#### Goal of the exercise:
Copy out everything from the line containing "What is the measurable" down to the end of the data, without the pictures.

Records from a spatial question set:
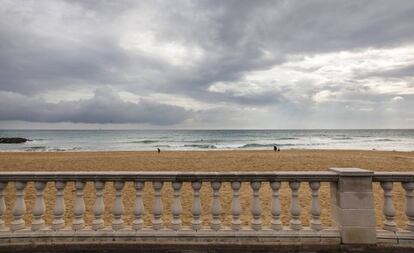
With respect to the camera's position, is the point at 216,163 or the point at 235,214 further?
the point at 216,163

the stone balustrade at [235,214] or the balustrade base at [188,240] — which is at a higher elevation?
the stone balustrade at [235,214]

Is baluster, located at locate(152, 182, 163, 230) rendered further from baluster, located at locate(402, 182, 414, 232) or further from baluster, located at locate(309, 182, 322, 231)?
baluster, located at locate(402, 182, 414, 232)

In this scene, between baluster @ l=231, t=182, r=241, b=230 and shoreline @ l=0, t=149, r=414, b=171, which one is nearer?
baluster @ l=231, t=182, r=241, b=230

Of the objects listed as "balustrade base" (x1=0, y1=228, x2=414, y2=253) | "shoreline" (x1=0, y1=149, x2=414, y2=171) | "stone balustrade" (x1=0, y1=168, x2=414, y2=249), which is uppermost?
"stone balustrade" (x1=0, y1=168, x2=414, y2=249)

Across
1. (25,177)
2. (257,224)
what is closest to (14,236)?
(25,177)

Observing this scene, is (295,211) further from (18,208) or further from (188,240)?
(18,208)

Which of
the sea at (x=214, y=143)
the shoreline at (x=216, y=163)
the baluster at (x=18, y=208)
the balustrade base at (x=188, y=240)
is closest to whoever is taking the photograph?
the balustrade base at (x=188, y=240)

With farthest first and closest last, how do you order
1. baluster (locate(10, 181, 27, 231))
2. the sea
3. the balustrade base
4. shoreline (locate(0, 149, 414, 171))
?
the sea < shoreline (locate(0, 149, 414, 171)) < baluster (locate(10, 181, 27, 231)) < the balustrade base

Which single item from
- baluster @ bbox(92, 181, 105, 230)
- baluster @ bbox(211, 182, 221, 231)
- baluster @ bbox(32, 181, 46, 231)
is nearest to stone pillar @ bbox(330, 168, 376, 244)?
baluster @ bbox(211, 182, 221, 231)

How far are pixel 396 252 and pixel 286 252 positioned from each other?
1522 mm

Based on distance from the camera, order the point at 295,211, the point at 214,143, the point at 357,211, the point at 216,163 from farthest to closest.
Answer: the point at 214,143 < the point at 216,163 < the point at 295,211 < the point at 357,211

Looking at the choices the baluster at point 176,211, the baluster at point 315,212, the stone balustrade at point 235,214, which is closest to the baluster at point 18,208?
the stone balustrade at point 235,214

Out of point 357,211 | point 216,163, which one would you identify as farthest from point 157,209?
point 216,163

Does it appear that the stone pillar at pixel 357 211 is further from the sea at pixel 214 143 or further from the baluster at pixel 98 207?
the sea at pixel 214 143
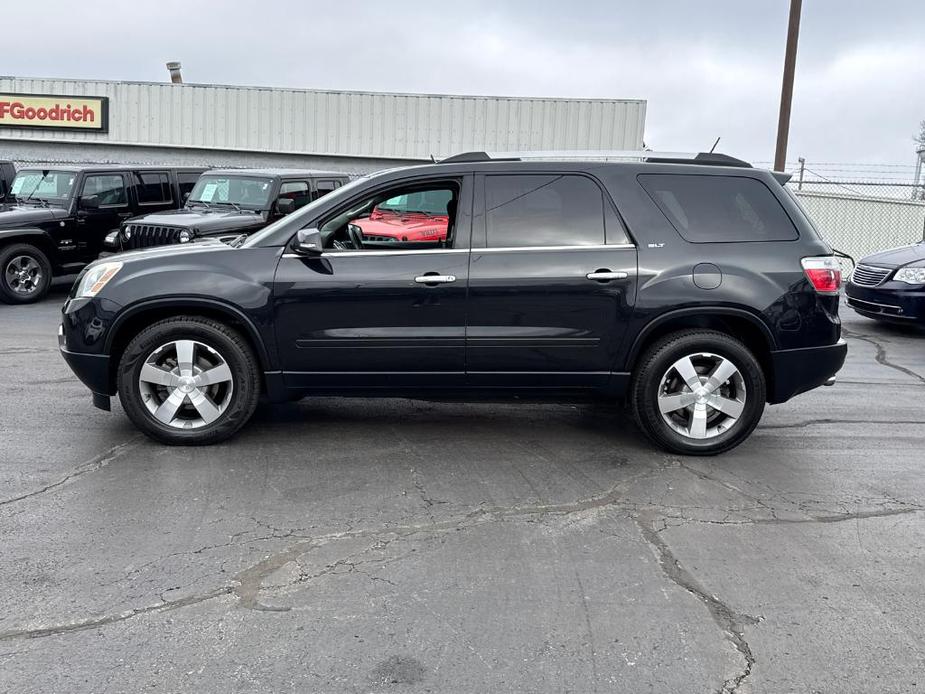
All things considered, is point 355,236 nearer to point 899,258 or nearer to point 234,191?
point 234,191

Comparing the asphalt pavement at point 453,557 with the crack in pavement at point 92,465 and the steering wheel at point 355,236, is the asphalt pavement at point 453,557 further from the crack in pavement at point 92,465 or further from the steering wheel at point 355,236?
the steering wheel at point 355,236

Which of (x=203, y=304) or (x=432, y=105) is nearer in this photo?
(x=203, y=304)

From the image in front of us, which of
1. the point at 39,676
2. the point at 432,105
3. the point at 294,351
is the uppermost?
the point at 432,105

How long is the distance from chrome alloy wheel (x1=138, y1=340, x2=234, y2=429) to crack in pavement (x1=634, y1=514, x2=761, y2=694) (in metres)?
2.71

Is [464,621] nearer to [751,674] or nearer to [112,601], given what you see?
[751,674]

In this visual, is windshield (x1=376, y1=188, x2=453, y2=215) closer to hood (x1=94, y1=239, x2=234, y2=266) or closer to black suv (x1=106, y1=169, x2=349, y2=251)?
hood (x1=94, y1=239, x2=234, y2=266)

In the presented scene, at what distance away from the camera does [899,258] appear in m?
11.3

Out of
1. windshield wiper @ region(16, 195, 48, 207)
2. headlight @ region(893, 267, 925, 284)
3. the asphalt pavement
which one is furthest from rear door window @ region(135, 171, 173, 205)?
headlight @ region(893, 267, 925, 284)

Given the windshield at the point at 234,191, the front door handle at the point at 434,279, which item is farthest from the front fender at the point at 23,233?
the front door handle at the point at 434,279

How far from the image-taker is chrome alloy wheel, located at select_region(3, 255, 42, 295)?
39.4ft

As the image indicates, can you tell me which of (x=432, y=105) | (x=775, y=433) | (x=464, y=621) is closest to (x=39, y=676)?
(x=464, y=621)

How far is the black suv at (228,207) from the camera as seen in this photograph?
37.5 feet

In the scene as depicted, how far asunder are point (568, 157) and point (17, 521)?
385 centimetres

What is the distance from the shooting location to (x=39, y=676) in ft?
10.2
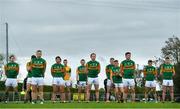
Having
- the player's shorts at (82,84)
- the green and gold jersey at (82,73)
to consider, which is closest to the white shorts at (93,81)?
the green and gold jersey at (82,73)

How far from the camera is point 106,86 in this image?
101ft

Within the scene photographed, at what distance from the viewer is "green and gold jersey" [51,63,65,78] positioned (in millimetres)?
28803

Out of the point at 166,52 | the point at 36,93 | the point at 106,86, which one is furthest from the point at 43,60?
the point at 166,52

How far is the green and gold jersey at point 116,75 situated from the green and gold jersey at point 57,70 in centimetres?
247

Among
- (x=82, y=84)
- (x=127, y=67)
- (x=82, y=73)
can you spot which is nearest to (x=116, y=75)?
(x=127, y=67)

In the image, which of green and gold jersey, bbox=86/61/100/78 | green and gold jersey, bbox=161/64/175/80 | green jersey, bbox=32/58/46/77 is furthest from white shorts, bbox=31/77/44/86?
green and gold jersey, bbox=161/64/175/80

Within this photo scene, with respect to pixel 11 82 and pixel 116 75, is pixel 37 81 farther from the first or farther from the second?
pixel 116 75

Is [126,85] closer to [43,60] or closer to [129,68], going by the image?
[129,68]

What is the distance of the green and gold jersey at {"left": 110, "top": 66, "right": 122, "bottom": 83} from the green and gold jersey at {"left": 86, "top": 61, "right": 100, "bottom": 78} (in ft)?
3.38

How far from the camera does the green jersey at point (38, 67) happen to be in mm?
26438

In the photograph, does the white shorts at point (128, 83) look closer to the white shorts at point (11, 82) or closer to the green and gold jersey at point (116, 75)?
the green and gold jersey at point (116, 75)

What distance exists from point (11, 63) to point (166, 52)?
65.9 m

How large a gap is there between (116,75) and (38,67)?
469cm

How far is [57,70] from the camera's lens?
94.5ft
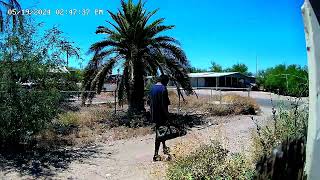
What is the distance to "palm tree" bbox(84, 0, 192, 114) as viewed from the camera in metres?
16.5

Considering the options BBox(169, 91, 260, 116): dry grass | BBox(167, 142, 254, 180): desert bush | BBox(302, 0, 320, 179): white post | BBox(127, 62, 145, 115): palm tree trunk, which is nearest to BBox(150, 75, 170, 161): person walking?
BBox(167, 142, 254, 180): desert bush

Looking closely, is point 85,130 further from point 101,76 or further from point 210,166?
point 210,166

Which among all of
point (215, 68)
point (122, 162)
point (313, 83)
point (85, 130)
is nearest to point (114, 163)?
point (122, 162)

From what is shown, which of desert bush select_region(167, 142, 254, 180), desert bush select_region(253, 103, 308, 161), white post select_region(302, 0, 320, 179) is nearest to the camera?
white post select_region(302, 0, 320, 179)

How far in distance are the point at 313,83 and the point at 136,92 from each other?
47.2 ft

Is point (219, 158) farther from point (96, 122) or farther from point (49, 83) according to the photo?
point (96, 122)

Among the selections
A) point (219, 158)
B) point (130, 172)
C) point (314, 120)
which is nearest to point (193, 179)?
point (219, 158)

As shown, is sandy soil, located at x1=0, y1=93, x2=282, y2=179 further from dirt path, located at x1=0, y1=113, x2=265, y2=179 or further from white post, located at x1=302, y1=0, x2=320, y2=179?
white post, located at x1=302, y1=0, x2=320, y2=179

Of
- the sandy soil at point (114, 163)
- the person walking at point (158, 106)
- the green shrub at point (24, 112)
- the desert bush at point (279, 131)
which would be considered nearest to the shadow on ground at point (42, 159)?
the sandy soil at point (114, 163)

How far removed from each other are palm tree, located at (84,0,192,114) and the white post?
44.5 ft

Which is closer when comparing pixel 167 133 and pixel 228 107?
pixel 167 133

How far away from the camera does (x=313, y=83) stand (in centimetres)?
285

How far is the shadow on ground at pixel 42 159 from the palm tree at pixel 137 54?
660 centimetres

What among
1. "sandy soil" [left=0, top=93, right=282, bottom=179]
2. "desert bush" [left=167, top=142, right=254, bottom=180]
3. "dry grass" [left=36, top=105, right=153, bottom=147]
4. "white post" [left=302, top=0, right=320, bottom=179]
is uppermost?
"white post" [left=302, top=0, right=320, bottom=179]
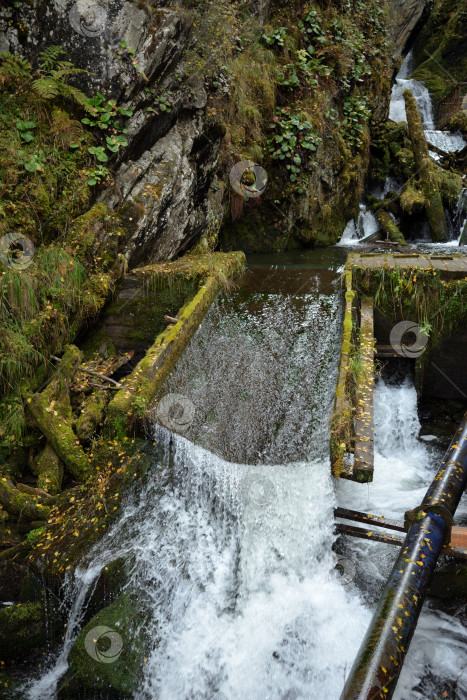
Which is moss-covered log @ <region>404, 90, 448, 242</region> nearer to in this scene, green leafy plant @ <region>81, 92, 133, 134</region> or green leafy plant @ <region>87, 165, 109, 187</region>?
green leafy plant @ <region>81, 92, 133, 134</region>

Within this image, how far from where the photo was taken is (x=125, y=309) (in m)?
7.10

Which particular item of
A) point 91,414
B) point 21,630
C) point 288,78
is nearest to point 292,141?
point 288,78

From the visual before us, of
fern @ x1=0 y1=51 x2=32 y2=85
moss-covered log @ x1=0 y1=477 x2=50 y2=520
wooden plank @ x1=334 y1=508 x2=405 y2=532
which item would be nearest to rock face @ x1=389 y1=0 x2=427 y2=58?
fern @ x1=0 y1=51 x2=32 y2=85

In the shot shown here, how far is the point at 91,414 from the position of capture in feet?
18.9

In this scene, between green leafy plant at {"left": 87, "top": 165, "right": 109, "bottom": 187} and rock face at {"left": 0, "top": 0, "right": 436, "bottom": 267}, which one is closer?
rock face at {"left": 0, "top": 0, "right": 436, "bottom": 267}

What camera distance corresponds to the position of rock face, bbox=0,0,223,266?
6555 mm

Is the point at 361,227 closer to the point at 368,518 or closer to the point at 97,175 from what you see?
the point at 97,175

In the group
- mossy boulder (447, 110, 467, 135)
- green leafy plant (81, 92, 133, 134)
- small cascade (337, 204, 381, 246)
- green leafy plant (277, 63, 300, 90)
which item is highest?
green leafy plant (277, 63, 300, 90)

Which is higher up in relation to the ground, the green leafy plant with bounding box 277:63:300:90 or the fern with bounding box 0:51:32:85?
the green leafy plant with bounding box 277:63:300:90

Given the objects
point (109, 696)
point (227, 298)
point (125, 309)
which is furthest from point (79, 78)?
point (109, 696)

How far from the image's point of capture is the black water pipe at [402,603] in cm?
125

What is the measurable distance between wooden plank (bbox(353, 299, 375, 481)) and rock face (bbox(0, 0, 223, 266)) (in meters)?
3.95

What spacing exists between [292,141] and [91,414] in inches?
326

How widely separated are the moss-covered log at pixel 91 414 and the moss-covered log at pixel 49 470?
0.38m
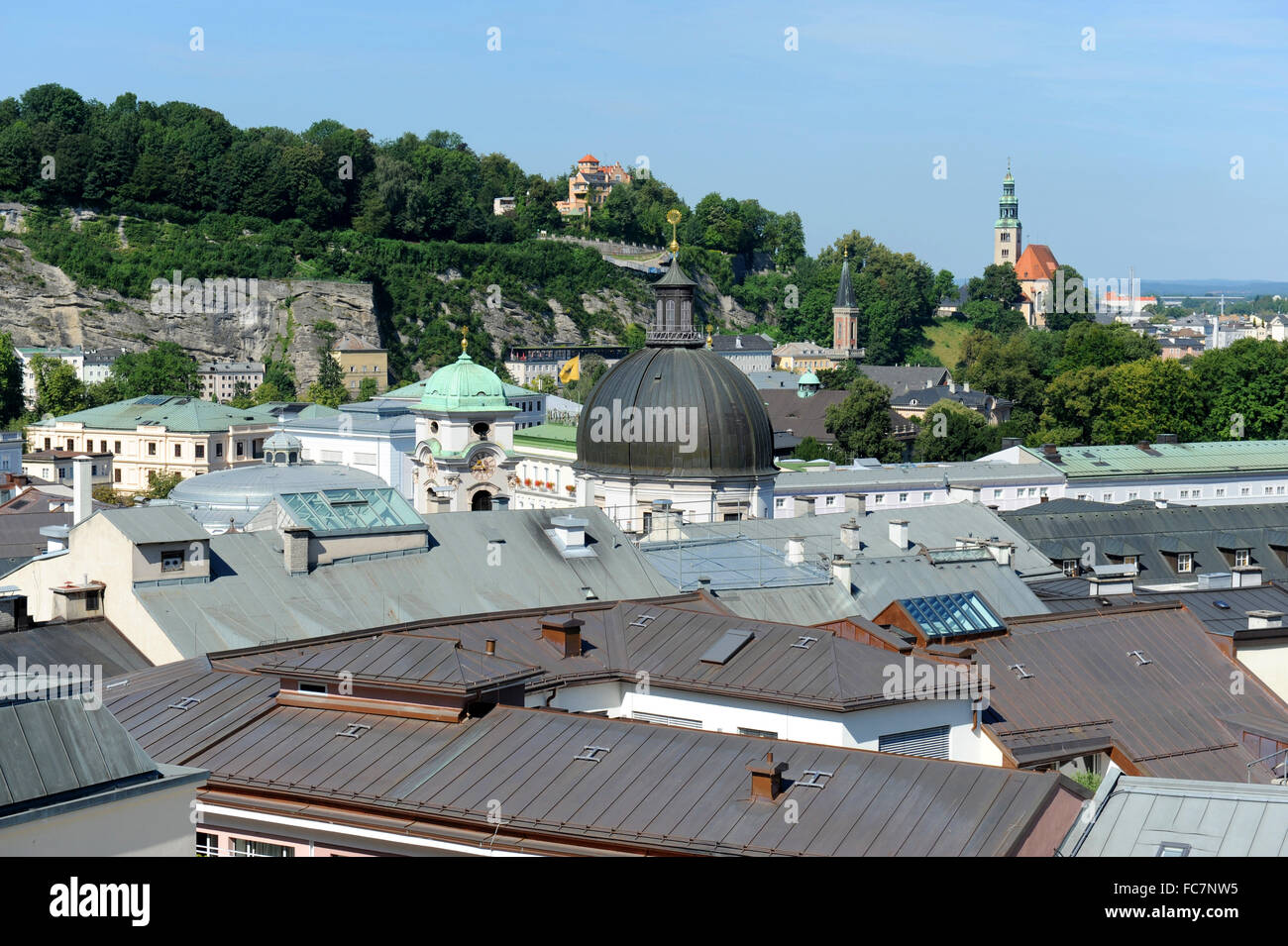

#### Completed task:
What is the measurable distance between wooden plank (bbox(353, 299, 375, 481)) and rock face (bbox(0, 0, 223, 266)) (in meters)?
3.95

What spacing exists between [292,141] and [91,414] in inches?
326

How widely separated are the moss-covered log at pixel 91 414 and the moss-covered log at pixel 49 470?
0.38m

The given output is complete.